**Brief:** Omit all pictures, then repeat the listing exactly.

**Material to process:**
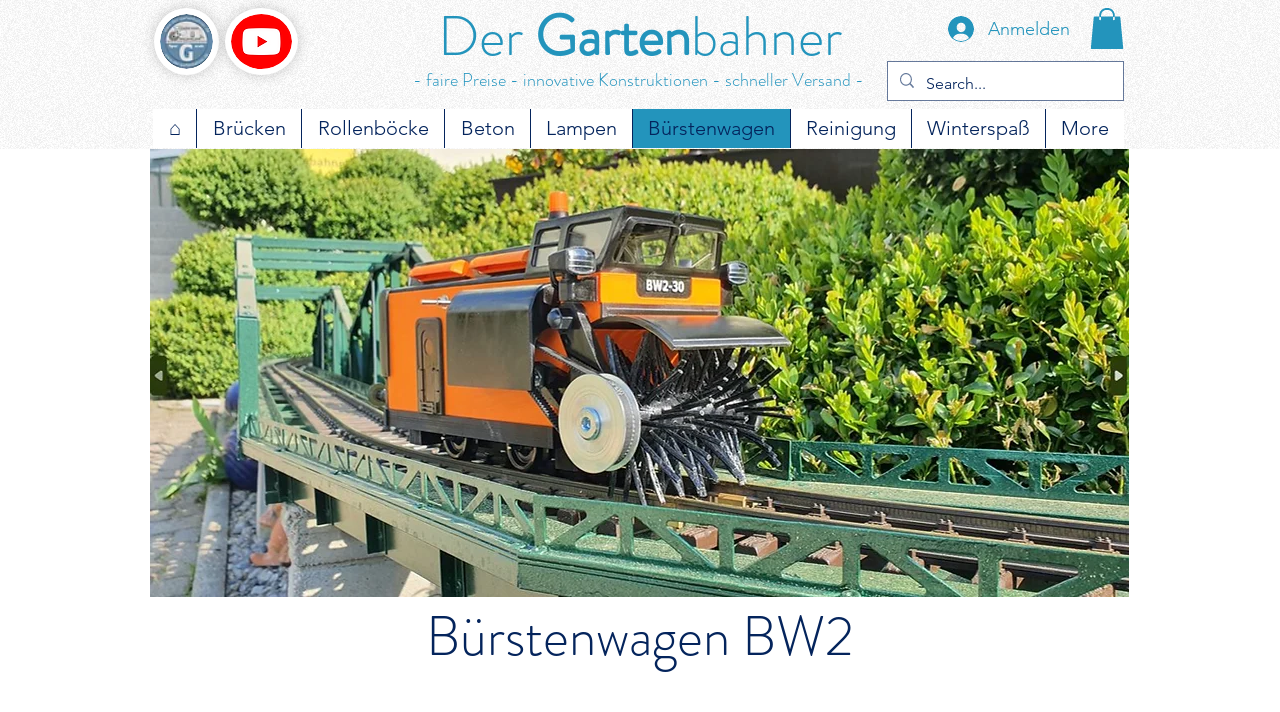

--- FILE ---
content_type: text/html; charset=utf-8
request_url: https://www.google.com/recaptcha/api2/aframe
body_size: 266
content:
<!DOCTYPE HTML><html><head><meta http-equiv="content-type" content="text/html; charset=UTF-8"></head><body><script nonce="kbiuaVoKsLIwIKjEEshZXg">/** Anti-fraud and anti-abuse applications only. See google.com/recaptcha */ try{var clients={'sodar':'https://pagead2.googlesyndication.com/pagead/sodar?'};window.addEventListener("message",function(a){try{if(a.source===window.parent){var b=JSON.parse(a.data);var c=clients[b['id']];if(c){var d=document.createElement('img');d.src=c+b['params']+'&rc='+(localStorage.getItem("rc::a")?sessionStorage.getItem("rc::b"):"");window.document.body.appendChild(d);sessionStorage.setItem("rc::e",parseInt(sessionStorage.getItem("rc::e")||0)+1);localStorage.setItem("rc::h",'1769117746285');}}}catch(b){}});window.parent.postMessage("_grecaptcha_ready", "*");}catch(b){}</script></body></html>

**Output for this task:**
--- FILE ---
content_type: text/html; charset=utf-8
request_url: https://www.google.com/recaptcha/api2/aframe
body_size: 266
content:
<!DOCTYPE HTML><html><head><meta http-equiv="content-type" content="text/html; charset=UTF-8"></head><body><script nonce="kbiuaVoKsLIwIKjEEshZXg">/** Anti-fraud and anti-abuse applications only. See google.com/recaptcha */ try{var clients={'sodar':'https://pagead2.googlesyndication.com/pagead/sodar?'};window.addEventListener("message",function(a){try{if(a.source===window.parent){var b=JSON.parse(a.data);var c=clients[b['id']];if(c){var d=document.createElement('img');d.src=c+b['params']+'&rc='+(localStorage.getItem("rc::a")?sessionStorage.getItem("rc::b"):"");window.document.body.appendChild(d);sessionStorage.setItem("rc::e",parseInt(sessionStorage.getItem("rc::e")||0)+1);localStorage.setItem("rc::h",'1769117746285');}}}catch(b){}});window.parent.postMessage("_grecaptcha_ready", "*");}catch(b){}</script></body></html>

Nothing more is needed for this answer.